[Recorded information]

+++++

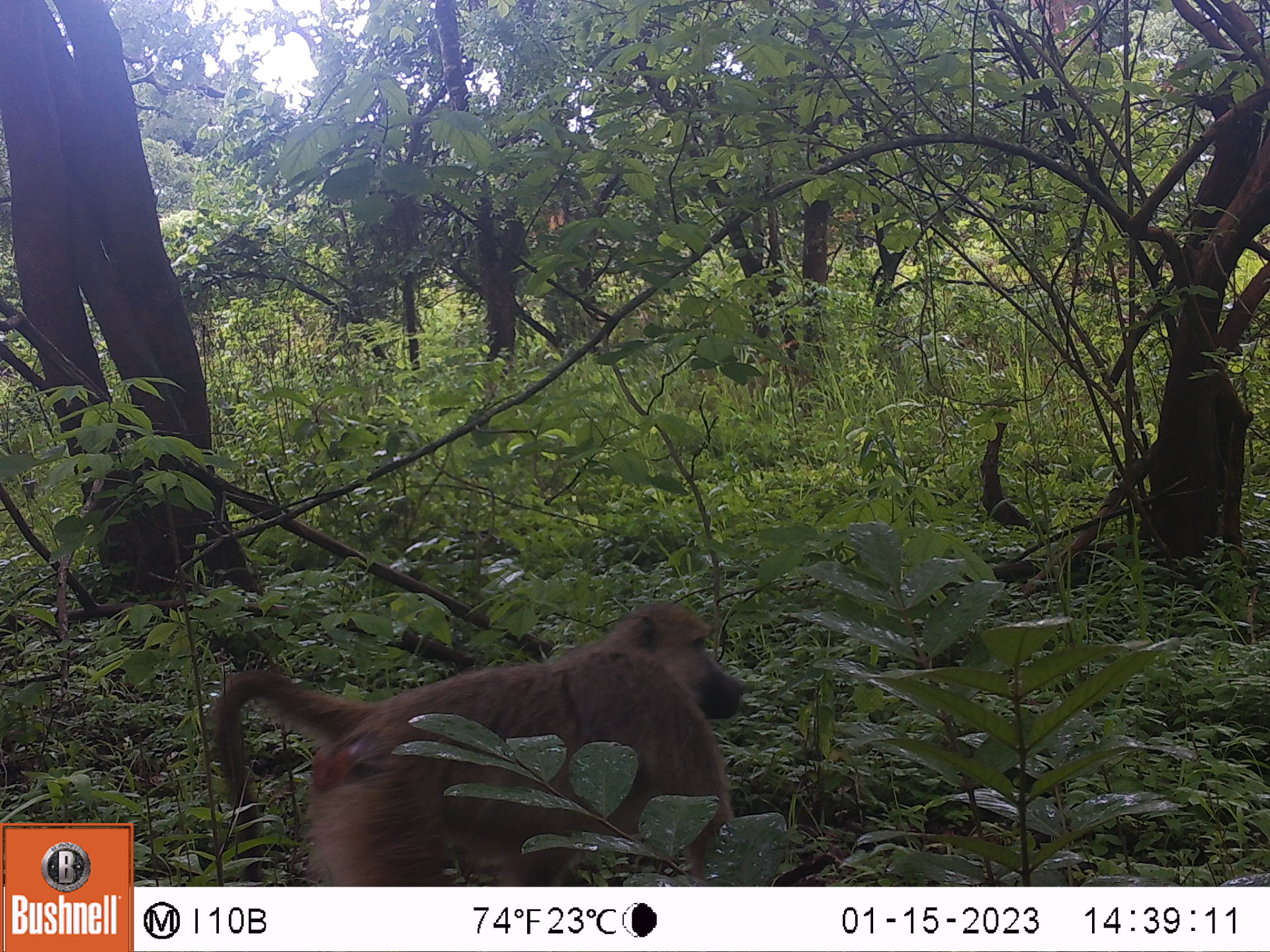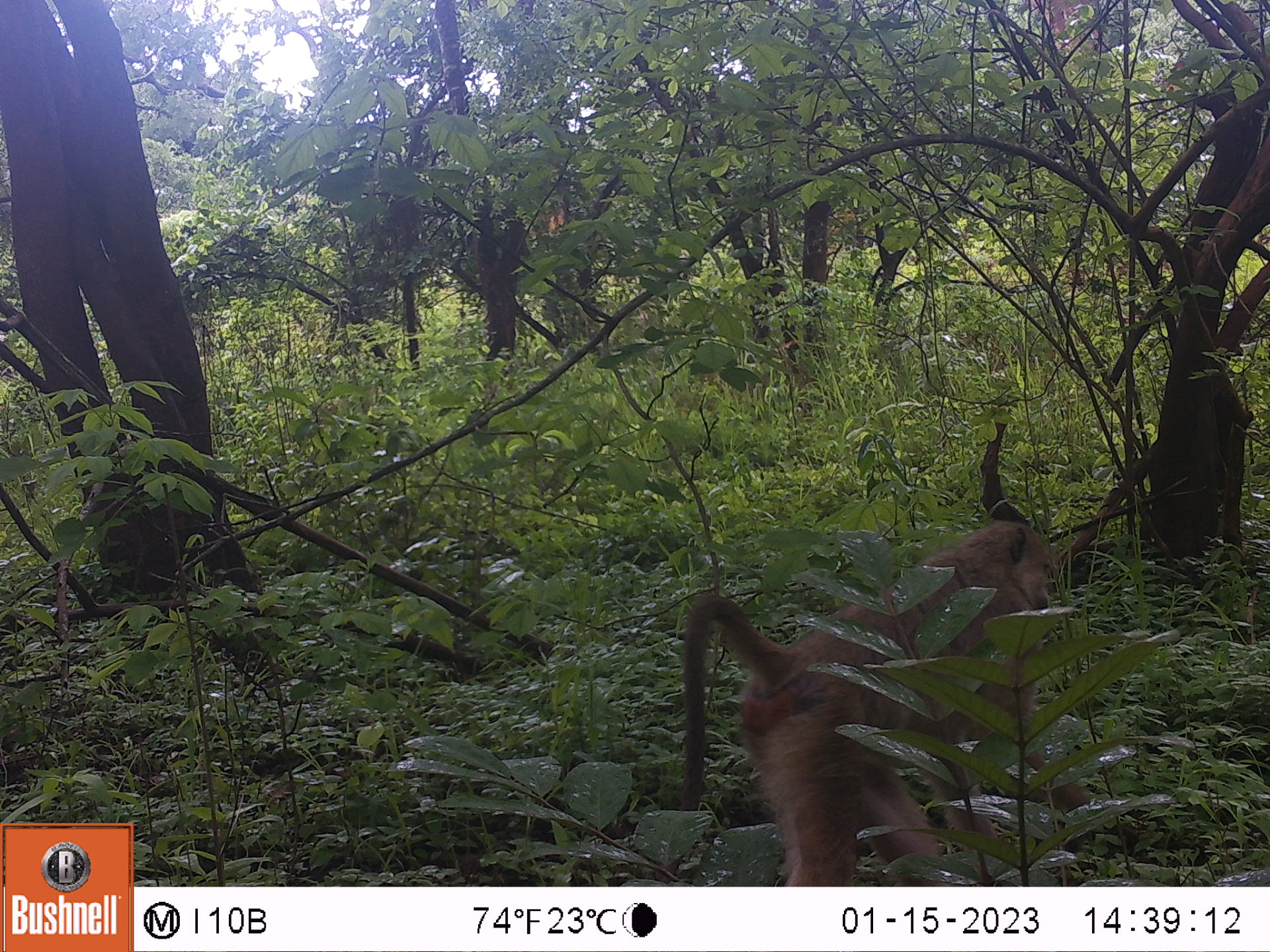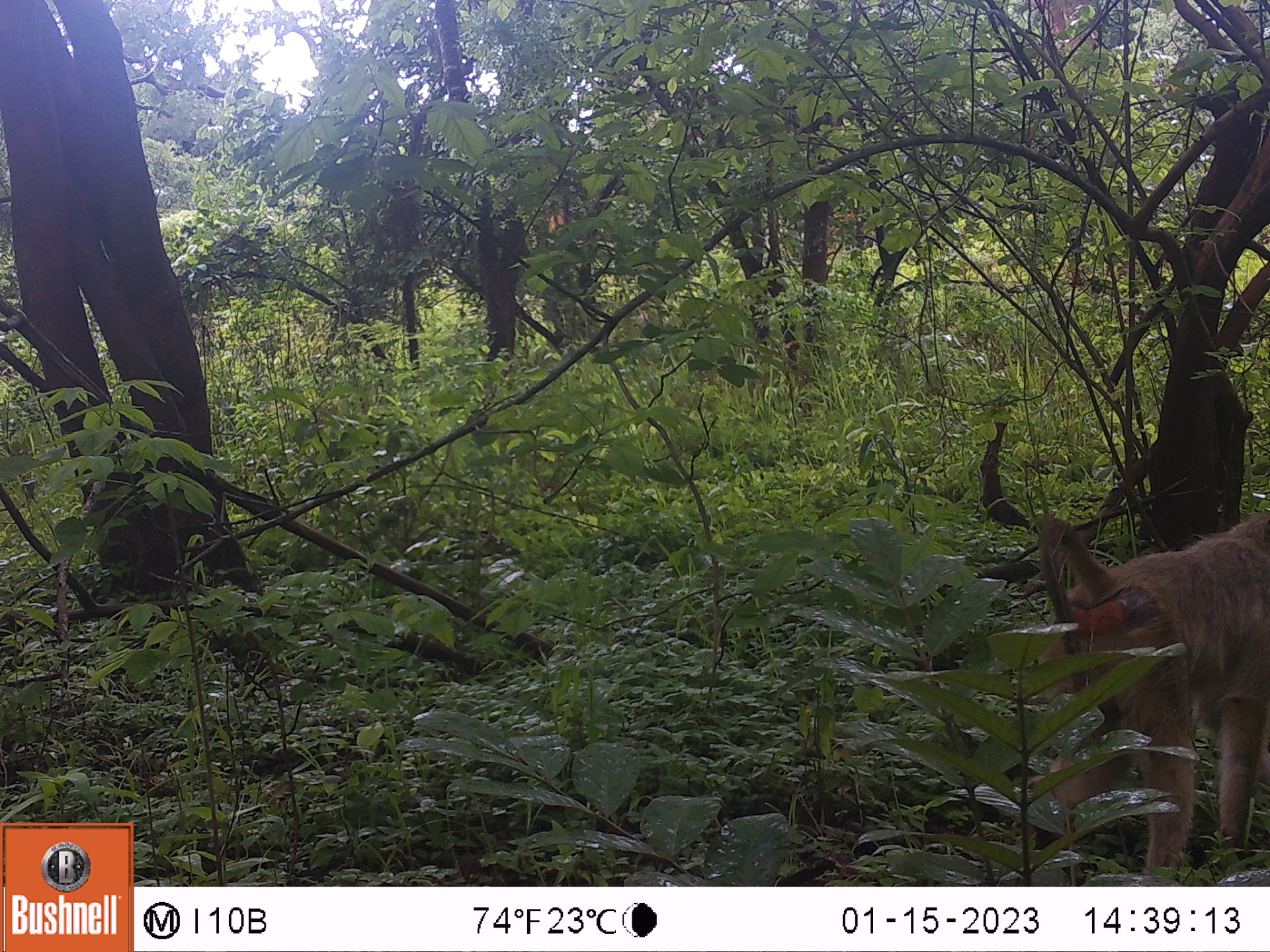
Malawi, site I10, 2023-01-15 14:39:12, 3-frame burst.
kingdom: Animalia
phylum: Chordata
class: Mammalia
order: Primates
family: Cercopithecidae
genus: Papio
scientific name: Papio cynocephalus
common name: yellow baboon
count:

+++++

[Description of the task] Repeat the material above word for word, please, apart from its images.

[Finished exercise]
Malawi, site I10, 2023-01-15 14:39:12, 3-frame burst.
kingdom: Animalia
phylum: Chordata
class: Mammalia
order: Primates
family: Cercopithecidae
genus: Papio
scientific name: Papio cynocephalus
common name: yellow baboon
count:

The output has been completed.